Pure lead gets turned to 800°.
I ladle cast, can't stand bottom pour.
I like a PID but all I built burned up on me. Choking voltage and amps, makes heat. I can't afford to buy a good one yet.
Pot temps are not that important.
Been a bad year, gutters drove me nuts getting plugged so I had to go on the roof or a ladder 20 times a year, not good at 78. Cost over $5000 for Leaf Guards.
Washer and dryer failed, more money. Now I need the timing belt in my 4 Runner replaced, scares me to drive it when over 40,000 over belt life. I lost my PBGC deduction with the state, Whacked me $543. It never ends for a happy home owner.

Doc Highwall
03-20-2016, 12:09 PM
Not only alloy but how many cavities the mould has, and how it is vented including how tight the sprue plate is.
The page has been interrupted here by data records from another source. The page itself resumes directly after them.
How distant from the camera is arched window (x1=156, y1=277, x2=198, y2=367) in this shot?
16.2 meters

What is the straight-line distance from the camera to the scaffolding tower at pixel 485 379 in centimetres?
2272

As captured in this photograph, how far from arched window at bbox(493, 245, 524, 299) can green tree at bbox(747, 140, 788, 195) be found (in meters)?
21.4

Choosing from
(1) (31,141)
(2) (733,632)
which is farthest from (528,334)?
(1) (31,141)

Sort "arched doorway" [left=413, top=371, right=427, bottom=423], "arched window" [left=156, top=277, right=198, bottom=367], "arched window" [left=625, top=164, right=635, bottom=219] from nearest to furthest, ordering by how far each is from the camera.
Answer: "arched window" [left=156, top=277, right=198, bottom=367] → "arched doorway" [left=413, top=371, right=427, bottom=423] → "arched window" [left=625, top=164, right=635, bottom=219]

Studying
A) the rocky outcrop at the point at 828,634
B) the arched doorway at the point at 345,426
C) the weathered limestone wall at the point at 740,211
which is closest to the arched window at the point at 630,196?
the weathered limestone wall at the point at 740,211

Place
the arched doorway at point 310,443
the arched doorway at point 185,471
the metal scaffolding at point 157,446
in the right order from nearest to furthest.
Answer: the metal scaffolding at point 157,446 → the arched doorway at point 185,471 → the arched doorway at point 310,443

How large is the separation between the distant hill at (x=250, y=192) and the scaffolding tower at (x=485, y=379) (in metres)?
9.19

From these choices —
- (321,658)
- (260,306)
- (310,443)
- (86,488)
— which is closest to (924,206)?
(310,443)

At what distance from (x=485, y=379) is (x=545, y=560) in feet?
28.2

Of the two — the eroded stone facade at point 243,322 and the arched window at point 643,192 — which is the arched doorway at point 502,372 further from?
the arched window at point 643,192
The air in the mould cavities has to escape through the vents, and how fast you pour the lead into the mould affects how fast the air has to escape.
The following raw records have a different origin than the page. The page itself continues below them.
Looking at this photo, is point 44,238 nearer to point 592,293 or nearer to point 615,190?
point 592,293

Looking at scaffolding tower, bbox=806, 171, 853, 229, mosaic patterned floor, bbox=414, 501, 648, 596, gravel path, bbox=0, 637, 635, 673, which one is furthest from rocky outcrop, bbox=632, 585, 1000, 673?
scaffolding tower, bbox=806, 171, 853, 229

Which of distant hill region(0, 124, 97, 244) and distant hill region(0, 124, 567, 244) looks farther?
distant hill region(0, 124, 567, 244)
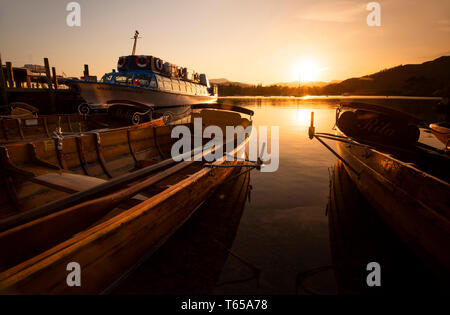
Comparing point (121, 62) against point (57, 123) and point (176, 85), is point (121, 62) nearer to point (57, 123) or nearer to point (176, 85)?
point (176, 85)

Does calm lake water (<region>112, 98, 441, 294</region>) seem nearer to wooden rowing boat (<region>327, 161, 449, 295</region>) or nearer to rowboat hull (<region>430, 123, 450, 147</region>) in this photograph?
wooden rowing boat (<region>327, 161, 449, 295</region>)

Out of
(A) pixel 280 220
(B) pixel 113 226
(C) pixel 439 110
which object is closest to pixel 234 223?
(A) pixel 280 220

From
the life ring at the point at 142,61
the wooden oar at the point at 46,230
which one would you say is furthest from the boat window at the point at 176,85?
the wooden oar at the point at 46,230

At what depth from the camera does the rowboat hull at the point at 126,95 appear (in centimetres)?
1751

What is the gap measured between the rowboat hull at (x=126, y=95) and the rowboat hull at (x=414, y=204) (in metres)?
13.5

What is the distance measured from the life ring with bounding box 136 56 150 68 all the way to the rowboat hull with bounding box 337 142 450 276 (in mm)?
25808

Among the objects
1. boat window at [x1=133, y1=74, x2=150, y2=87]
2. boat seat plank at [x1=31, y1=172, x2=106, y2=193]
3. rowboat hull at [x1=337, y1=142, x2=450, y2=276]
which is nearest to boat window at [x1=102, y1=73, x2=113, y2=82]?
boat window at [x1=133, y1=74, x2=150, y2=87]

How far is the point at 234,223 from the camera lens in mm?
5844

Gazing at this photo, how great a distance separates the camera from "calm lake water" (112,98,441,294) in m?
3.80

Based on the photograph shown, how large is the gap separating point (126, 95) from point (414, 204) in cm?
→ 2247

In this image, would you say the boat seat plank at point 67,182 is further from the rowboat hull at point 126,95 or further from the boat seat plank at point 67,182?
the rowboat hull at point 126,95

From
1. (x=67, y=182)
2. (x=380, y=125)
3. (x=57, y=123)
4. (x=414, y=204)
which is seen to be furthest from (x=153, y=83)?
(x=414, y=204)

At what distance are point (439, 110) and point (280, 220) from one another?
33841 millimetres
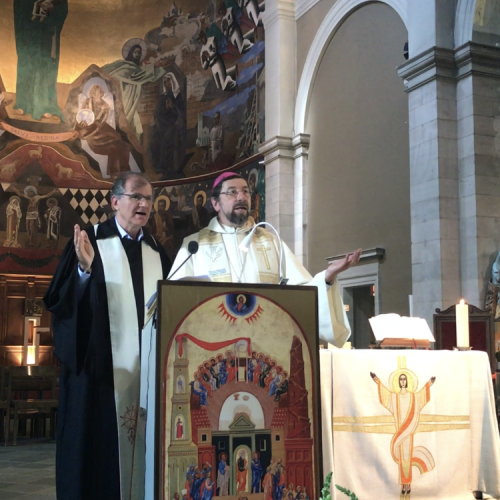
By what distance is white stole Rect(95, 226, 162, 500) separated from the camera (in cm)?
325

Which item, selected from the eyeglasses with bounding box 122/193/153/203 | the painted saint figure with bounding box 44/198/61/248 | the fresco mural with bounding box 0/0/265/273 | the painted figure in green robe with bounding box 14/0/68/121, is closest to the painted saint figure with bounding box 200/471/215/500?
the eyeglasses with bounding box 122/193/153/203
As 44man has mentioned casting cadence makes a big difference upon mould temperature.

After you find out what works, WRITE DOWN EVERYTHING THAT YOU DID!

tja6435
03-20-2016, 12:42 PM
I just set my Lee pot to 750 on the dial and it is close with a thermometer. All boolit sizes are controlled by the cadence of casting. No matter up to 564 gr boolits.
Pure lead gets turned to 800°.
I ladle cast, can't stand bottom pour.
I like a PID but all I built burned up on me. Choking voltage and amps, makes heat. I can't afford to buy a good one yet.
Pot temps are not that important.
Been a bad year, gutters drove me nuts getting plugged so I had to go on the roof or a ladder 20 times a year, not good at 78. Cost over $5000 for Leaf Guards.
Washer and dryer failed, more money. Now I need the timing belt in my 4 Runner replaced, scares me to drive it when over 40,000 over belt life. I lost my PBGC deduction with the state, Whacked me $543. It never ends for a happy home owner.

Does your 4Runner have the 4 cylinder engine? The timing belts aren't too hard to change out, but I am just over half your age. One thing for sure, if you're driving and the engine just dies, DO NOT crank the engine and try to start it again until you're positive the timing belt hasn't broken. I had a 92 Celica with a 2.2l engine. Around 175k the factory timing belt went. I knew what it was when I was driving and the engine just died out of nowhere. I had it towed and put the timing belt on myself. The dealership wanted $600. I did it for under $150 including a new water pump (as they are under the timing belt cover). The hardest part was lining up both cams and the crank for top dead center. Otherwise it was just a take it apart and put it back together situation. I did use rtv instead of the water pump gasket.

44man
03-20-2016, 11:21 PM
I have the 6 cylinder. It will break if the belt goes. I have a kit coming from Rock Auto and might do it my self if my knees let me get up and down.